The point of this is that gardening is a long-term pursuit, the horticultural equivalent of ‘spinning plates’! I often bang on about certain gardening tasks, like watering / feeding plants that are confined to pots and containers, because they really do need to be done, in a timely fashion, or else the plants will soon die and any long-term, cumulative, factors become completely irrelevant.
The whole “Right Plant, Right Place” philosophy is perhaps the most important horticultural maxim that anyone attempting to garden should try to master. The late, and great, Beth Chatto was the greatest exponent of this approach to gardening and her writings on the subject cannot be bettered. Planting the right plant, for the conditions that you are expecting it to thrive in, is the best route to allow it to gain maximum benefit from it’s place in your garden. Getting that bit right really takes the pressure off you, as custodian, in every cultural intervention that you will do over the whole lifespan of that plant and, by extension, over the whole life of your garden.
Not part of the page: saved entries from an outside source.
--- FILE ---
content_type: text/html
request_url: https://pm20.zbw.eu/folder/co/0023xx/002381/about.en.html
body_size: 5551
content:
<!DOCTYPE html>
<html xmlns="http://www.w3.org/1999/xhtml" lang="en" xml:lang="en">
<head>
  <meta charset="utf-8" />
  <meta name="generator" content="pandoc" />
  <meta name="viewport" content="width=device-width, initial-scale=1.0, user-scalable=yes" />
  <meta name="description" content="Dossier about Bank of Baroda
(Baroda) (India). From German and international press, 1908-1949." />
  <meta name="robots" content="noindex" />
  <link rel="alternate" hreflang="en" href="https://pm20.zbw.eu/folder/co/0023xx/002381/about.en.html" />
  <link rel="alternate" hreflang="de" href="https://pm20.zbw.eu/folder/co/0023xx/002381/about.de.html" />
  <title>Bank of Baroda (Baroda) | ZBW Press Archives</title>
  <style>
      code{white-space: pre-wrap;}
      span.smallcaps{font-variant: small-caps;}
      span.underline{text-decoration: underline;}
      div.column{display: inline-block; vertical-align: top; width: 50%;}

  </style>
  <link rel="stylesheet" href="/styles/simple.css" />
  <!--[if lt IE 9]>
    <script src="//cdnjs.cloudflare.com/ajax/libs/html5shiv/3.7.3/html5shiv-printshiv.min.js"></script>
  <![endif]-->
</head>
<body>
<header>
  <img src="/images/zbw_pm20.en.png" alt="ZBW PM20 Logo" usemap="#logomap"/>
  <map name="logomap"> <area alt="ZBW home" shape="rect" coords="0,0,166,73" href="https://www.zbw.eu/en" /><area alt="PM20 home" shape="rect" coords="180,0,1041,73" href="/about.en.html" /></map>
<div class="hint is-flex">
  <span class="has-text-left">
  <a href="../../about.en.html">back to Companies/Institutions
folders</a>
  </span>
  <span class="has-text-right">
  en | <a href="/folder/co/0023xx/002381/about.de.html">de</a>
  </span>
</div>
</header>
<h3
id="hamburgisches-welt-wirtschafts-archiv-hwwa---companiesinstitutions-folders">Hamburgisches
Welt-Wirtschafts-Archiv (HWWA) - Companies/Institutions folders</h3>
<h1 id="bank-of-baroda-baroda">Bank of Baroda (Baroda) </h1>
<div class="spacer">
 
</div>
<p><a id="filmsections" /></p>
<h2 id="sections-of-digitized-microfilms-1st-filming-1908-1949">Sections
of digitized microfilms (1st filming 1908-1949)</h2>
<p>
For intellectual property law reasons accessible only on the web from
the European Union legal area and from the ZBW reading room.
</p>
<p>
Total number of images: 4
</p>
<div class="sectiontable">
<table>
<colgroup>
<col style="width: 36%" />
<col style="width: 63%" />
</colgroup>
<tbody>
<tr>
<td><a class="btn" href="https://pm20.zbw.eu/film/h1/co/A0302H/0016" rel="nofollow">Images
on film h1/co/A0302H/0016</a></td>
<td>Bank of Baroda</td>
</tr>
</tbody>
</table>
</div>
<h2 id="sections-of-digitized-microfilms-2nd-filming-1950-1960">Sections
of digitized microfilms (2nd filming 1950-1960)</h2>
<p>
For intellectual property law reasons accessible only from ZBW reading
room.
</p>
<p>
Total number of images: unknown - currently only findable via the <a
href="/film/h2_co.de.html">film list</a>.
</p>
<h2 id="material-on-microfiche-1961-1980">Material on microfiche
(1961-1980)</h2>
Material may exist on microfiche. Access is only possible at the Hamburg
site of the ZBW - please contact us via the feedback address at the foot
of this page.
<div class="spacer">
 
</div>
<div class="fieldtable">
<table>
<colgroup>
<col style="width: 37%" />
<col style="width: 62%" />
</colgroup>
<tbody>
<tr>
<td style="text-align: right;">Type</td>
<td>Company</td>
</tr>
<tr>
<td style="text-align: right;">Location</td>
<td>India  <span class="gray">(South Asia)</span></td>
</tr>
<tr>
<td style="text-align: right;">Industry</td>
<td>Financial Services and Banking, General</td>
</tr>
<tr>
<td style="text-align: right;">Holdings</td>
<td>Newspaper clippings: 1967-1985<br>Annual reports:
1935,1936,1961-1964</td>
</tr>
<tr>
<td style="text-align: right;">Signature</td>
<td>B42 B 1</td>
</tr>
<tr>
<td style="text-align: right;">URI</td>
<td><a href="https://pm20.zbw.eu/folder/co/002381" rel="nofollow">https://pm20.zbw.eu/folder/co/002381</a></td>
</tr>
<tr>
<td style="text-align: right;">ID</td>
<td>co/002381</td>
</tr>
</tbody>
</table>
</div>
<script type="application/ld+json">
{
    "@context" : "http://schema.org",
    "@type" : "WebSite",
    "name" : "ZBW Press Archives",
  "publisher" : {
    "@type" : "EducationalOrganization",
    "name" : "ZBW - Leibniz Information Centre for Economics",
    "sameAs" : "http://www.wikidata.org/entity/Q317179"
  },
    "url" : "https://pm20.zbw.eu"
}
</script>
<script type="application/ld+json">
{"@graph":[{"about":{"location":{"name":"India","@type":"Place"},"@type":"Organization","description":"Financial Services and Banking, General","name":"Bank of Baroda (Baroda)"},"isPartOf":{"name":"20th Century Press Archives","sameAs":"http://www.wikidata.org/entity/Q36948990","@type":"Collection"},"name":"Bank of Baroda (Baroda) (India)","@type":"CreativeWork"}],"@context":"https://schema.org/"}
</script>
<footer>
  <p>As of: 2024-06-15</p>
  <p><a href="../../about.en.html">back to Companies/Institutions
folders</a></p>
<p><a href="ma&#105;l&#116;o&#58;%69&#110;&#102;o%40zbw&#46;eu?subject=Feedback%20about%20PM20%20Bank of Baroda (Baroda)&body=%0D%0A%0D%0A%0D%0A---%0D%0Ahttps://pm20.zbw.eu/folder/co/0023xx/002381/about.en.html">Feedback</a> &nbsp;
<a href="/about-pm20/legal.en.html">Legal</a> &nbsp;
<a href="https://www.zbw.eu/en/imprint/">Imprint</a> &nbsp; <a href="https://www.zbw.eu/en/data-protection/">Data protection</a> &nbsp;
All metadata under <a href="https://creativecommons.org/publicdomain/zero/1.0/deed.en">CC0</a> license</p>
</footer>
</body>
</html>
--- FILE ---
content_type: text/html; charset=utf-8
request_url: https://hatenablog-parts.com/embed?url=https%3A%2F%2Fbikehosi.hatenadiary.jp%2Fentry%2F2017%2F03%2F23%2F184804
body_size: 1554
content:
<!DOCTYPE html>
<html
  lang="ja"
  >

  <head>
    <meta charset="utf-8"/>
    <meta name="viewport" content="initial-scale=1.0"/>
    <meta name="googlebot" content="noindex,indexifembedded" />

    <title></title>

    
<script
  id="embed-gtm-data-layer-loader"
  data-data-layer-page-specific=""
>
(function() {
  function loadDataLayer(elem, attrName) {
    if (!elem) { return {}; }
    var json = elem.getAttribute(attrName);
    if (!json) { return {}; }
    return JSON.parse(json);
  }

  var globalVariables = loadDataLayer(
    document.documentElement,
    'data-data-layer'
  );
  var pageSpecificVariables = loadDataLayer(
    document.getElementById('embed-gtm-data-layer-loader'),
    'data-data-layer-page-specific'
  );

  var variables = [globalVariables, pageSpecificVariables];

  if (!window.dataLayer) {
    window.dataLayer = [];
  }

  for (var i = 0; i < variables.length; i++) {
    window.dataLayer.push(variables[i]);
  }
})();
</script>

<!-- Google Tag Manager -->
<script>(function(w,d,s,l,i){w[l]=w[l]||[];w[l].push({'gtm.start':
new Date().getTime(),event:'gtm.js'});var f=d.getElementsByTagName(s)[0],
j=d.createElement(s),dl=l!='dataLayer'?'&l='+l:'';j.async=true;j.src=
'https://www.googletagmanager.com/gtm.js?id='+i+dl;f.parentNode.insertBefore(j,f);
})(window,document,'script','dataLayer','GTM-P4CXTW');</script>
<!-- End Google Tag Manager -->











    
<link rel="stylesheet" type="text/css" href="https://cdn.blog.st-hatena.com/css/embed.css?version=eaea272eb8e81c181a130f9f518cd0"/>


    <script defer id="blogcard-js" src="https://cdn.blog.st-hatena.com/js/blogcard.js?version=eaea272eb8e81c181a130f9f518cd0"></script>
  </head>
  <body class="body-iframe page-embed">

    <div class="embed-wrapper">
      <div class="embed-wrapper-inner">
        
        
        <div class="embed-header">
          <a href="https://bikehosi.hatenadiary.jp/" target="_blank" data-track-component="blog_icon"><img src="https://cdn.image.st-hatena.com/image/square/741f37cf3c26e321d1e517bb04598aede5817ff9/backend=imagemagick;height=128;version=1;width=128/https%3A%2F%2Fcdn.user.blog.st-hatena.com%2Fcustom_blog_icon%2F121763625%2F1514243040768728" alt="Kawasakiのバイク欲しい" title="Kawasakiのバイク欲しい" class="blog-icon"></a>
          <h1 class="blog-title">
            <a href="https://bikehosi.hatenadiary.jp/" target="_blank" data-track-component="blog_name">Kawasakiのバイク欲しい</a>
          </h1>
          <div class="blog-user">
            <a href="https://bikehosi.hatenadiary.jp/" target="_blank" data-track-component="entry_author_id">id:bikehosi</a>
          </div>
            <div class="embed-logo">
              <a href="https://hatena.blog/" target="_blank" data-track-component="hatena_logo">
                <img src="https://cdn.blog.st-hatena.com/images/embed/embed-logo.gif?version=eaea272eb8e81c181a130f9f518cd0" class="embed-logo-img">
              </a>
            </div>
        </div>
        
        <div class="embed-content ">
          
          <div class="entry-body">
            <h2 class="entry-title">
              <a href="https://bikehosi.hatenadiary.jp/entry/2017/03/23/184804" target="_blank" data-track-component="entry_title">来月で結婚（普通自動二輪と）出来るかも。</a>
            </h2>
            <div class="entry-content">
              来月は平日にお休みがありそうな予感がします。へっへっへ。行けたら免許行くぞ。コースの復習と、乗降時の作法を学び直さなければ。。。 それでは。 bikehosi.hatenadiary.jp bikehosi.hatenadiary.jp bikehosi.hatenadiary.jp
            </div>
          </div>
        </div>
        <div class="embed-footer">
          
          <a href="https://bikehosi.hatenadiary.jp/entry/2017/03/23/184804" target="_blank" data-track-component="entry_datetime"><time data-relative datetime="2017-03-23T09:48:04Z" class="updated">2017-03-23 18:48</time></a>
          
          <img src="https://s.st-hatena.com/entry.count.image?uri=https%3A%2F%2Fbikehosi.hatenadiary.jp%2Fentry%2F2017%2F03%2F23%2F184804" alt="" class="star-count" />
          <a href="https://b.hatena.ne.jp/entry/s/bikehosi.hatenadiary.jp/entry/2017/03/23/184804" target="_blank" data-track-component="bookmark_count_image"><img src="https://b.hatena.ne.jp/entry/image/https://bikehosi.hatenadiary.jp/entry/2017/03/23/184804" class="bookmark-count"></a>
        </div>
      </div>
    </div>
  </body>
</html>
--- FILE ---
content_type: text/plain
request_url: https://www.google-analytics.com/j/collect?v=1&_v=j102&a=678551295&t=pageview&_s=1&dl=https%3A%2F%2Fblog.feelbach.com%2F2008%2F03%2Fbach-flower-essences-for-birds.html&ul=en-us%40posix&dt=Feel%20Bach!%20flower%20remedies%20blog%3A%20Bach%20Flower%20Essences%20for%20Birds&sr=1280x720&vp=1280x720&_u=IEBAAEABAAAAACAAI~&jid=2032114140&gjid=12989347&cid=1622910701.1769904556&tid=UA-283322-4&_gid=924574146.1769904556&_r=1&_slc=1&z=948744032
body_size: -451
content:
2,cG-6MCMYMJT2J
The fact that my Acanthus is flowering so well right now, and not coming up through the floorboards of my front room, is because I was able to recognise that its thug-like roots are best contained within retaining walls. Its origins in hot, baked, climates mean that repositioning to a south-facing position gives it the best chance to fulfil its maximum flowering potential whenever it can respond to a favourably hot summer. This may be an extreme example but I’m trying to explain that if you get these things right in the first place then it makes your life so much easier for the long haul.
On a more general note; shrubs flower best on wood which has been ‘ripened’ by the sun the previous year, so they may, like my thuggish Acanthus, show the effects of the previous year’s conditions rather than the current ones. On the other hand, shrubs which flower after the longest day tend to flower on shoots grown that year so they will be less affected by what took place the previous year and will reflect their current growing conditions more religiously—I think I may quit there because I’m managing to confuse myself…
Containers may well have to be watered and fed this month to keep bedding plants and annuals flowering for as long as possible. Unless you added a slow release fertiliser to the compost, when you planted them up, there is a good chance that the containers will have had all their nutrients exhausted by now. When watering towards the end of the growing season use a ‘high in potash’ feed, such as tomato feed, as this is biased towards flower and fruit formation rather than excessive leafy growth; the last thing we need right now is more soft, green, growth.
This is the best time to plant bulbs which flower in the spring. It may seem very early, and a bit depressing to have to consider the end of summer just as things have started to hot up, but it really is best to get them in as soon as possible. Tulips are the exception to the ‘plant now’ rule, due to cultural reasons (‘Tulip Fire’) but if you order them now at least you get first pick of the crop as the most popular / newest varieties (for me it’s always ‘Abu Hassan’) sell out quickly.
The horticultural reason, for getting hold of spring bulbs now, is to reduce the time between the bulbs being harvested by the grower before getting re-established in your own garden / pots. Although they are happy to become ‘comatose’, once harvested, all the time that they are out of the soil, even if stored correctly, they are deteriorating. The smaller the bulb the more prone they are to dessication between lifting and replanting—this is the major factor behind tiny bulbs, such as snowdrops, generally being recommended for planting ‘in the green’.